The differences have to do not with what is a name and what is an
address, but rather what is the object that the two types of names are
in fact names of. Domain style names are names of host computers. IFIP
style names are names of "User Agents" which are mail processes running on
either a personal workstation or a shared host. To fully identify a
mail process using domain style domains, one has to say something like,
Davies@Julian_Davies.University_of_Western_Ontario.Canada in order to
identify the process on the host
Julian_Davies.University_of_Western_Ontario.Canada.
The other difference has to do with attaching a specific semantics to
the various components.

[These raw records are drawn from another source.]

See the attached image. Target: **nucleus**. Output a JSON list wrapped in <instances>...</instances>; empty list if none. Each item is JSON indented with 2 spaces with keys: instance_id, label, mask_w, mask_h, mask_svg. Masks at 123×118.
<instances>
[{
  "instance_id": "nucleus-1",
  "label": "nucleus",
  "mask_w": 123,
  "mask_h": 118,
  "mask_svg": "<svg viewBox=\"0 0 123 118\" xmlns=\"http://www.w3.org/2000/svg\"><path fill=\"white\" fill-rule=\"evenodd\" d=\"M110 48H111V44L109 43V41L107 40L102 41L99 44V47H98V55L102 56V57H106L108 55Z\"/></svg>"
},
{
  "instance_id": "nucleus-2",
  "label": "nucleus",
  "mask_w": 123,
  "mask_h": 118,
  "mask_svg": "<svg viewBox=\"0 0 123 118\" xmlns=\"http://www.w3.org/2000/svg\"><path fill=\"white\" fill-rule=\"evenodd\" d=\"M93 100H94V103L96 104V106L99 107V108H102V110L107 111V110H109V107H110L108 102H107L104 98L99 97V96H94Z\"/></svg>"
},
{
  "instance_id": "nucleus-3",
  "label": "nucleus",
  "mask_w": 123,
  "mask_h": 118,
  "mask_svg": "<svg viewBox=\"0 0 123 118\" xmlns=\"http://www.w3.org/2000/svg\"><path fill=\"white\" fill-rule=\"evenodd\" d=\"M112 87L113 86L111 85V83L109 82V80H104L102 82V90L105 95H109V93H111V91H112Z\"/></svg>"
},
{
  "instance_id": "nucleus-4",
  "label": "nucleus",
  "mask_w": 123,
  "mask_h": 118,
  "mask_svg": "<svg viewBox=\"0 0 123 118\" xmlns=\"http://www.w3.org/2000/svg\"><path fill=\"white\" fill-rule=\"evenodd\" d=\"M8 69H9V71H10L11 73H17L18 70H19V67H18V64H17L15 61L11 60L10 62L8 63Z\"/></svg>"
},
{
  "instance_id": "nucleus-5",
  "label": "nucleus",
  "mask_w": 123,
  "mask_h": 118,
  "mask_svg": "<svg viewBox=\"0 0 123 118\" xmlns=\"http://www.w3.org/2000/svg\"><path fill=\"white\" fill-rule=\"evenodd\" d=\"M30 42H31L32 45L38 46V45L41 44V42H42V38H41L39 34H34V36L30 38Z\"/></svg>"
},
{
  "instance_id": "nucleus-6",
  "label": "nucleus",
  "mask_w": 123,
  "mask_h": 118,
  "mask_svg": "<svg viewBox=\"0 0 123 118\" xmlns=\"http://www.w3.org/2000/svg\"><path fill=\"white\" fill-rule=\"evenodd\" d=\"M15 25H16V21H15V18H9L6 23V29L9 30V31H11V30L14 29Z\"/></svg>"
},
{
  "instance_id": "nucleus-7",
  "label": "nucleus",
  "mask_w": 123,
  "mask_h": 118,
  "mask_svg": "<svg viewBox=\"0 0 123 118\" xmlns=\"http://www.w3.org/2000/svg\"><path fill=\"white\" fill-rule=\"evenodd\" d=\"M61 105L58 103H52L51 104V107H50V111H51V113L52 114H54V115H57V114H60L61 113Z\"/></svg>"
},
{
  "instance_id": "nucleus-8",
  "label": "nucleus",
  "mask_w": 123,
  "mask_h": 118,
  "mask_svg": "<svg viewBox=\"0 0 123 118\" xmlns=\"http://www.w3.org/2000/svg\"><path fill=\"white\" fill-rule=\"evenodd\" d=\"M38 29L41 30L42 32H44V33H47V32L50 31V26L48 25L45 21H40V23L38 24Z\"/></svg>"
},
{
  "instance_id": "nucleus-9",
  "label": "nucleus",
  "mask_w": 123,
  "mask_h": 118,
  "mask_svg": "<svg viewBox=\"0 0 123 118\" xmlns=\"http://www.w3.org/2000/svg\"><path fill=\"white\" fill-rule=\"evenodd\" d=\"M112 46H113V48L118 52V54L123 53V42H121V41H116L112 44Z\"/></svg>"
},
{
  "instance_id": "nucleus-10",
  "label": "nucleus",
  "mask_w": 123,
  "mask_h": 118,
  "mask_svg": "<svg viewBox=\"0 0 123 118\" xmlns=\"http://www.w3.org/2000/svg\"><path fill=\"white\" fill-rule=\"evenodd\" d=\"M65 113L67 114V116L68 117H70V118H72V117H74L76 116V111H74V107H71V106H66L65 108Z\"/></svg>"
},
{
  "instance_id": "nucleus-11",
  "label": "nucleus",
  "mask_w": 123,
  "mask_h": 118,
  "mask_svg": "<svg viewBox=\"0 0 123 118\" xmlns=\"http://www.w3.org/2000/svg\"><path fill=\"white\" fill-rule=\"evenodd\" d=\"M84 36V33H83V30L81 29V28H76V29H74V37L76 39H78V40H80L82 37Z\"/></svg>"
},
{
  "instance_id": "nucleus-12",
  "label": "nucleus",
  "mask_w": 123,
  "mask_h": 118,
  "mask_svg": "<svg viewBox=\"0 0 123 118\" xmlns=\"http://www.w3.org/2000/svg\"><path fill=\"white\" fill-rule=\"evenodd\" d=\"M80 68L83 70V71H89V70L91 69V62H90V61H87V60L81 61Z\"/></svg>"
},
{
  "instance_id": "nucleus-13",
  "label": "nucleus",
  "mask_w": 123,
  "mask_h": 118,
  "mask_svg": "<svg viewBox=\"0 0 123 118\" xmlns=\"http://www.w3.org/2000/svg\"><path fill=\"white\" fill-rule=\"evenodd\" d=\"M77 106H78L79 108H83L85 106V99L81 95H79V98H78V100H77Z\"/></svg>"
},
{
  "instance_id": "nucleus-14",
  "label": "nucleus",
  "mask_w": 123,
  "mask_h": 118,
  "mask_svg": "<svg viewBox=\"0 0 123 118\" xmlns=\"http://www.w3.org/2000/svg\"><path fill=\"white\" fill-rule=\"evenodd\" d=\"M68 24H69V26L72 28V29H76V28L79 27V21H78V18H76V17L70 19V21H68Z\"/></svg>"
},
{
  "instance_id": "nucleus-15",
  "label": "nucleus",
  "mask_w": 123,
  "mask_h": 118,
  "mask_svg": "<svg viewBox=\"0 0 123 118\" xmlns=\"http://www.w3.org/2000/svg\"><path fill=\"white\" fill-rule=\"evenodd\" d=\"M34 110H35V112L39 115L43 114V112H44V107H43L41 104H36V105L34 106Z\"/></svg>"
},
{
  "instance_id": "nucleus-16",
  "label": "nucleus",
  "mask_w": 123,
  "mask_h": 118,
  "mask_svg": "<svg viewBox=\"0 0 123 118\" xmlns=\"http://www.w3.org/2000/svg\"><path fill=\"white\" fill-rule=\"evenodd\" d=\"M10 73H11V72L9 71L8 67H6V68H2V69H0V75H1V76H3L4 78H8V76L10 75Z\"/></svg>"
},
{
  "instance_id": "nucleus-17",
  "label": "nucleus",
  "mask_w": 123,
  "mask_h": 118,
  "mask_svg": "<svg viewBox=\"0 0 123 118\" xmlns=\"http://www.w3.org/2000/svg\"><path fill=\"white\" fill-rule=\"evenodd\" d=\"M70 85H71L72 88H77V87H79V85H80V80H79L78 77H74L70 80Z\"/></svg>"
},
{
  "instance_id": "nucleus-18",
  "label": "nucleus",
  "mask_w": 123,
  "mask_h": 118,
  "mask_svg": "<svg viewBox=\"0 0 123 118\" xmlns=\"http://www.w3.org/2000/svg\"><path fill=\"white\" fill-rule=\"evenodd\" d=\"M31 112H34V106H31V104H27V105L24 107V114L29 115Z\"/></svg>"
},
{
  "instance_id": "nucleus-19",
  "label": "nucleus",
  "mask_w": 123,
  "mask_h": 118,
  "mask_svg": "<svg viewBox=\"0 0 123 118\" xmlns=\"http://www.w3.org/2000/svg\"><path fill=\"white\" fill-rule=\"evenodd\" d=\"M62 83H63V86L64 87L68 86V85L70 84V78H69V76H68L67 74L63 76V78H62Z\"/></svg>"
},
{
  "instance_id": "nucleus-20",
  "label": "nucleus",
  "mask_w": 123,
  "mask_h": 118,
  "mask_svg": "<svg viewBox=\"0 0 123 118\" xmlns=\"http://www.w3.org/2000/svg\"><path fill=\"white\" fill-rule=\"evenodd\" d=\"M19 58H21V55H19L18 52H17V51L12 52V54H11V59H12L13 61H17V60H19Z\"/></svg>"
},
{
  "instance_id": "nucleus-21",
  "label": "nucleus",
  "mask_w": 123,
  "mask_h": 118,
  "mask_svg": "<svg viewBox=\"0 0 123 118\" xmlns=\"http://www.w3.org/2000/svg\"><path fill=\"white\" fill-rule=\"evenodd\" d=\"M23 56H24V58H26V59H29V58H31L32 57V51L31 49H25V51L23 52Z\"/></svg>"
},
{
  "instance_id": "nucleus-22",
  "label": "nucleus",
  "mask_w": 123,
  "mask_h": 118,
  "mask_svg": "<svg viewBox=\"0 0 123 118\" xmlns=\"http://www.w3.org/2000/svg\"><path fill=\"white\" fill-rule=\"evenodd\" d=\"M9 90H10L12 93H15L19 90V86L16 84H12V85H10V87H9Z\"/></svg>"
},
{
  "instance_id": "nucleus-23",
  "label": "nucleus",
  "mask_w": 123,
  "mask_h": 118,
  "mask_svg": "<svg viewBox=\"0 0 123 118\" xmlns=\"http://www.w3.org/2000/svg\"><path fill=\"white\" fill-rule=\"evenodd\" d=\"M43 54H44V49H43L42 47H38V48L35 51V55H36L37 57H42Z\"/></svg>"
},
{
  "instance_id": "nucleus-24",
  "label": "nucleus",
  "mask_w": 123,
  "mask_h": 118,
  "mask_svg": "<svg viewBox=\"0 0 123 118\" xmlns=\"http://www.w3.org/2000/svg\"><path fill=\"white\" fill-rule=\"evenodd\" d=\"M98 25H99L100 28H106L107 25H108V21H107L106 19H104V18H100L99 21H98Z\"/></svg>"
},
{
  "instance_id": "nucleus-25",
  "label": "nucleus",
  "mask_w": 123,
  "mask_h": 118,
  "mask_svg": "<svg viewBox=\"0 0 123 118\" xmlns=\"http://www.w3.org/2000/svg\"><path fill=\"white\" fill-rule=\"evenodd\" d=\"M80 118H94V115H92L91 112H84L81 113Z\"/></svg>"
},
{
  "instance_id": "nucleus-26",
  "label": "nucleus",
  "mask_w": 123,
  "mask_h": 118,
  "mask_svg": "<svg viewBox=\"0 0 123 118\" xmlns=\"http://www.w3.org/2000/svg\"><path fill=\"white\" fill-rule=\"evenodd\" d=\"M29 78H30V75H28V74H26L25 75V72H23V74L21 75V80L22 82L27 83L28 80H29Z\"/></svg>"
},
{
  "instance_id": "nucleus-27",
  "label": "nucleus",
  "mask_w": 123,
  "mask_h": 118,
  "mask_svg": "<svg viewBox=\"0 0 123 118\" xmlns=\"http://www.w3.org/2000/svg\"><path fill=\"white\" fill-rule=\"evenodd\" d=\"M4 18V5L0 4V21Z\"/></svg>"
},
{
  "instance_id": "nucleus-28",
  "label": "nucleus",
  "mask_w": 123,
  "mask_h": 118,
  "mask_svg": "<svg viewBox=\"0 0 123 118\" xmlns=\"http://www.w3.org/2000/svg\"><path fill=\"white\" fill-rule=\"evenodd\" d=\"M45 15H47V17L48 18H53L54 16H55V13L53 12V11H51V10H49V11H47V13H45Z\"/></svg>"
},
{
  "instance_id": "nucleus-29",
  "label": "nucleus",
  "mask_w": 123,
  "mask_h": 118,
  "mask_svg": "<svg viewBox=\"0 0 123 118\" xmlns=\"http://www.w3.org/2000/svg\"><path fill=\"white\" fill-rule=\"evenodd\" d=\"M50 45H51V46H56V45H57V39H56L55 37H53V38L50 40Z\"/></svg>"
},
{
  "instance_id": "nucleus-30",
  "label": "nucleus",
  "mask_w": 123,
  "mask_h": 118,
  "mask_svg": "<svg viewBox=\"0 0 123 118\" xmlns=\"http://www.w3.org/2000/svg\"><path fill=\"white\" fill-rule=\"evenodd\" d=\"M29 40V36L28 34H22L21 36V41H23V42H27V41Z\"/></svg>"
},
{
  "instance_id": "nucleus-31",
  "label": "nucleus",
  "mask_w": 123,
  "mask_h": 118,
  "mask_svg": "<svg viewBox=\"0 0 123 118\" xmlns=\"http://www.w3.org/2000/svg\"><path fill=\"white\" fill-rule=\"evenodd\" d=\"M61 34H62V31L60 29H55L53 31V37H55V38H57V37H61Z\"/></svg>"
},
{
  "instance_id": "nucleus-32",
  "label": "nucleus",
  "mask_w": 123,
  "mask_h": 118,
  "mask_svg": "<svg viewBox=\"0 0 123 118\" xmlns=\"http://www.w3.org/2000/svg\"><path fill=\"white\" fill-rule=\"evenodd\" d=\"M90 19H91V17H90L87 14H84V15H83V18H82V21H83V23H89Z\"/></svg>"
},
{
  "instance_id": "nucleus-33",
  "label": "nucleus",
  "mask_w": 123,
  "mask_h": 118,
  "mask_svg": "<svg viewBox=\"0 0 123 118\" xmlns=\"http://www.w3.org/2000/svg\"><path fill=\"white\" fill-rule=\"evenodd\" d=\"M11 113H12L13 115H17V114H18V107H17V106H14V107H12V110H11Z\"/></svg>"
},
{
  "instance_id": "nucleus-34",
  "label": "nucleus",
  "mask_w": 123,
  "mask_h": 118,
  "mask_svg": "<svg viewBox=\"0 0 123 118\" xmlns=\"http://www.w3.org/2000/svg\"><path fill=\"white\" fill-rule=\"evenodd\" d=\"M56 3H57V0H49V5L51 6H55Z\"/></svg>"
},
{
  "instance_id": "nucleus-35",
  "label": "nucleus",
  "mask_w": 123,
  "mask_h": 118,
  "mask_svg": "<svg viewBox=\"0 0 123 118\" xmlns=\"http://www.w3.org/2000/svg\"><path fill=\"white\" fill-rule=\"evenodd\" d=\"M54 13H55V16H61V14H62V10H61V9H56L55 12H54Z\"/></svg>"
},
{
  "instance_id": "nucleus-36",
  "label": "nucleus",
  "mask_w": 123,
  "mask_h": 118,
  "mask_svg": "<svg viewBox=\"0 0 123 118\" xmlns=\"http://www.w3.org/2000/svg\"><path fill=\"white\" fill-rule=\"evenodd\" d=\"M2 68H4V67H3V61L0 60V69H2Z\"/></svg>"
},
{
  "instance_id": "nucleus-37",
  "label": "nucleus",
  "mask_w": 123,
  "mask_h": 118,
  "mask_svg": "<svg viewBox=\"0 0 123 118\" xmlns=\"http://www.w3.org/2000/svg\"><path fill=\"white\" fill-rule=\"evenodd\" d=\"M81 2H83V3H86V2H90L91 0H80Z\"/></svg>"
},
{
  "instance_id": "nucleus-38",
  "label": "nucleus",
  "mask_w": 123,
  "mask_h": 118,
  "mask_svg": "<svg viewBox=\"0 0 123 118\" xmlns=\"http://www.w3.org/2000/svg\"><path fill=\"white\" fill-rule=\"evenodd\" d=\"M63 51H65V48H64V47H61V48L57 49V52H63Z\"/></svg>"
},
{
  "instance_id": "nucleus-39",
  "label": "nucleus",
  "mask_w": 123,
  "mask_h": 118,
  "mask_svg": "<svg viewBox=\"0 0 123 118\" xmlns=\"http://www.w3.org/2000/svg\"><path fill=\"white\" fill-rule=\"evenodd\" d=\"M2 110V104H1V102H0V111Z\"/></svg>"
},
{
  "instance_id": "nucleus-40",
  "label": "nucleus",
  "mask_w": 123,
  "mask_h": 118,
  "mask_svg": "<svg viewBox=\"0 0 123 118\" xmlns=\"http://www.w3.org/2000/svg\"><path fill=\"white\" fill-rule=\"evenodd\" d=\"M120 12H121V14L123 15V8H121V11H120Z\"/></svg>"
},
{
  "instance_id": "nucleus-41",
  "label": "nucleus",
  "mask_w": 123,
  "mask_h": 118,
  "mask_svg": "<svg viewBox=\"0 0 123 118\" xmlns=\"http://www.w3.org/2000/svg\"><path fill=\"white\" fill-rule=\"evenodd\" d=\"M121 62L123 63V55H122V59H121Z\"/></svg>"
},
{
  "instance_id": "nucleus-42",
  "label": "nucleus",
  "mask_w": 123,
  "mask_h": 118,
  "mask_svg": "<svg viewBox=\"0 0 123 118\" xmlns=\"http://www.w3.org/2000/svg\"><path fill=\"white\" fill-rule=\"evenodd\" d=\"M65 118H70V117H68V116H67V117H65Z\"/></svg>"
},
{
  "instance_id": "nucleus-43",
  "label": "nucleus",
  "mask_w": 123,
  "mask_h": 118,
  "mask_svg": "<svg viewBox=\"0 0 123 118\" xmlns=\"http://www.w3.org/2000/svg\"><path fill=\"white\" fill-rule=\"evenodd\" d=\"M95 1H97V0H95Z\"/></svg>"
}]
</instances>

In domain style names, there is no semantics
associated with the subdomain University_of_Western_Ontario. In IFIP
style names, this would be specified as a locale or an organziation.
What is the value of specifying some semantics? It might make it easier
to guess. It also forces databases to be organized by the particular
semantics chosen, instead of whatever happened to be convenient. For
example, there is no reason why Internet_protocol_czar.ARPA couldn't be
a valid name for Jon's personal workstation; indeed this might even be a
sensible thing to do from a Hamming code point of view if Jon gets lots
of messages. The IFIP proposal doesn't provide a semantic category for
Internet_protocol_czar and thus could not accept a name of that form.
For implementation reasons, the semantic categories must be arranged in
a hierarchy. This then leads to the requirement that the top layer in
the hierarchy must have entries for ALL valid values of the next
semantic level. This imposes constraints on the ability to agregate
levels on the basis of administrative or operational performance reasons
as opposed to for reasons of name structure. Thus, if semantic
categories are country, city, address, person, that works fine for
France.Paris.Kennedy_Blvd.John_Doe, but not for
USA.Paris.Kennedy_Blvd.John_Doe, because you need another level of
hierarchy -- State names -- to CONVENIENTLY disambiguate, at least in
the US. Domain names give you more flexibility to define categories as
you please.
Marvin Sirbu
Regarding the idea that the IFIP naming scheme identifies User
Agents, which are 'mail processes' rather than some kind of
arbitrary machine specifier...
I do see the distinction between 'names' and 'addresses' as crucial
to making sense of this. The Directory Service is supposed to
provide a translation from 'names' to 'addresses'; The address will
be something on the nature of a Session Service Access Point, and
could be a process identifier or a specific machine address (e.g.
X.121) with extra protocol identifier specifications. IFIP names
do not (as yet) have an agreed format for being typed. The
name
Canada, University_of_Western_Ont, Julian_Davies
is suposed to be something that is guessable and/or easy to remember.
It is up to the directory server to remember that that name is
associated with an address which currently could look like
djmdavies%uwo-hobb...@uwo.UUCP
or 302031500076.FTMAIL.djmdavies {these are both slightly
invented}
or could be an .ARPA address, or something else which includes
specific machine and userid codes. The point is not that my
mailbox "process" floats around, but that other people don't need
to remember exactly where it is. For users at MIT, IFIP names
could look like
USA, MIT, <personal name>
and never mind whether the mailbox is on MIT-MULTICS, or MIT-AI, or
MIT-whatever (maybe somewhere down on a LAN).
---------------
Domains regarded as not having specific semantics, or more precisely
not having 'types', while IFIP name components are 'typed':
This is a fair comment. I think only trying it out will settle
the matter of what is "best", which presumably means easiest to
manage and use. The IFIP name I quoted for myself should perhaps
have been given as
C="Canada", O="Univ of Western Ont", PN=("Julian", "Davies")
to make the infrastructure clearer. Showing the types of the
attributes or components involved means that the elements do not
have to be given in any specific order, whereas the domain-oriented
name/address makes order significant. It is a matter of personal
taste perhaps. The typed structuring does lend itself to being
represented within the scheme of X.409 (Presentation Transfer Syntax
and Notation) for representing typed data structures in messages.
Some people think that it will be easier for ordinary people to
use. Anyone who does not like it could presumably keep on typing
addresses directly, and ARPA-style domain-based names count as
addresses in my view. A lot will depend on the quality of the user
interfaces and of the directory service.